WHAT THE EXERCISE ASKS | Go to the line with "Ramo di eucalipto" in the entries below and write out every line from there through the line with "Barge Loaded with", exactly and without pictures.

EXTRACTED RECORDS |
.....

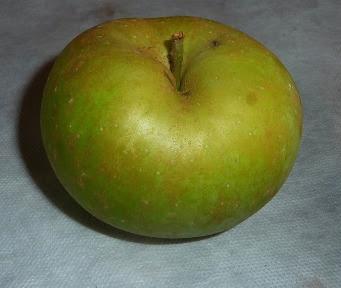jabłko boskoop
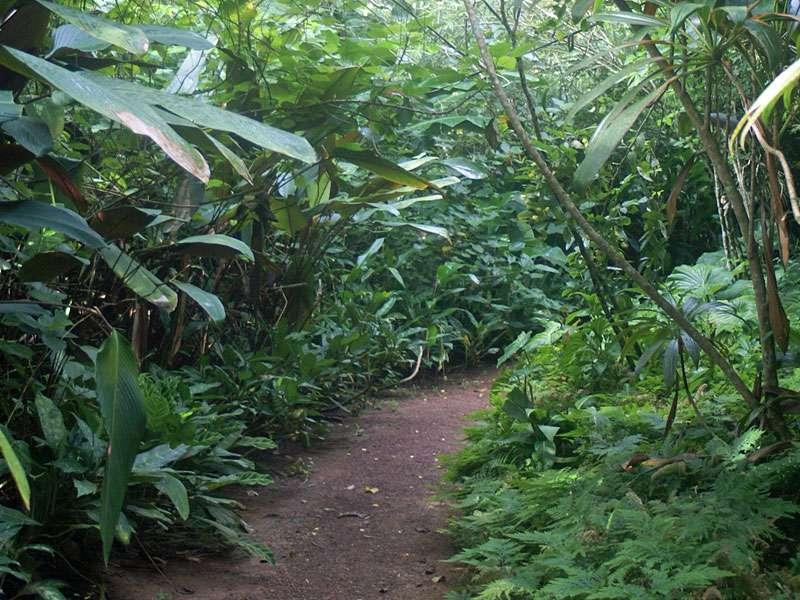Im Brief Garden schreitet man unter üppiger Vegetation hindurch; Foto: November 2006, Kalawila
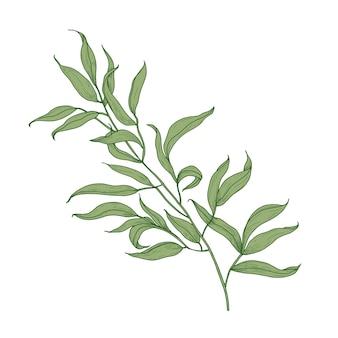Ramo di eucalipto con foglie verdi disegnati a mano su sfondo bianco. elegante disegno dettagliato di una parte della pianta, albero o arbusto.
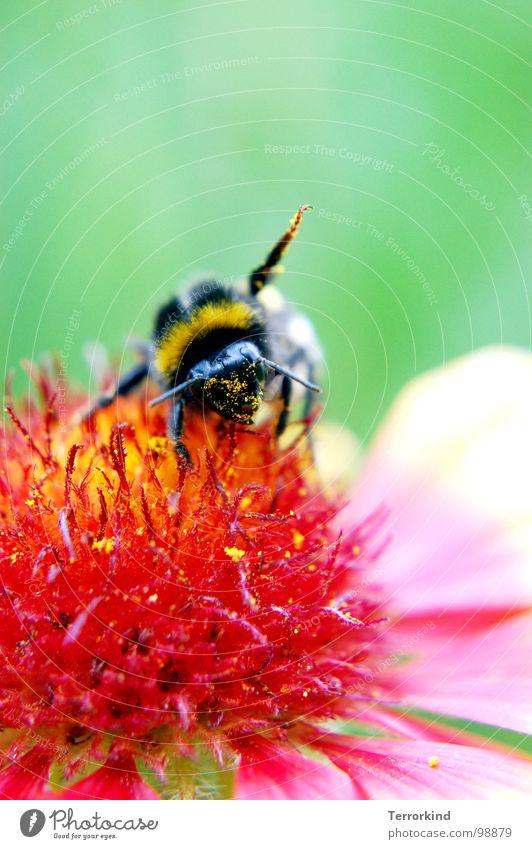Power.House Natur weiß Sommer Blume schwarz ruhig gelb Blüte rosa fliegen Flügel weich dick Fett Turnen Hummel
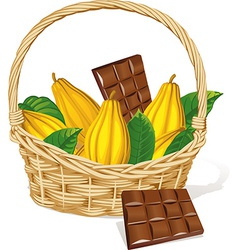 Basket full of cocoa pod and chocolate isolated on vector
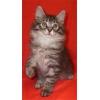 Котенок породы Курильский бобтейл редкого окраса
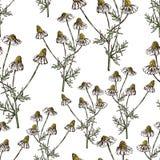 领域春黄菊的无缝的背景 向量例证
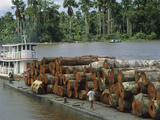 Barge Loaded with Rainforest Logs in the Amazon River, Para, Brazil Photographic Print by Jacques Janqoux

.....

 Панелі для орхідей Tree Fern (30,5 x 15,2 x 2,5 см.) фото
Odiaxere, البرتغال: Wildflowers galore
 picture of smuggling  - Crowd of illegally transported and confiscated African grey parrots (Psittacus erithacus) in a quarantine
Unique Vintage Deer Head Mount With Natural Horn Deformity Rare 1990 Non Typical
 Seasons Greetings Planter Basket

.....

TASK RESULT |
Ramo di eucalipto con foglie verdi disegnati a mano su sfondo bianco. elegante disegno dettagliato di una parte della pianta, albero o arbusto.
Power.House Natur weiß Sommer Blume schwarz ruhig gelb Blüte rosa fliegen Flügel weich dick Fett Turnen Hummel
 Basket full of cocoa pod and chocolate isolated on vector
 Котенок породы Курильский бобтейл редкого окраса
 领域春黄菊的无缝的背景 向量例证
 Barge Loaded with Rainforest Logs in the Amazon River, Para, Brazil Photographic Print by Jacques Janqoux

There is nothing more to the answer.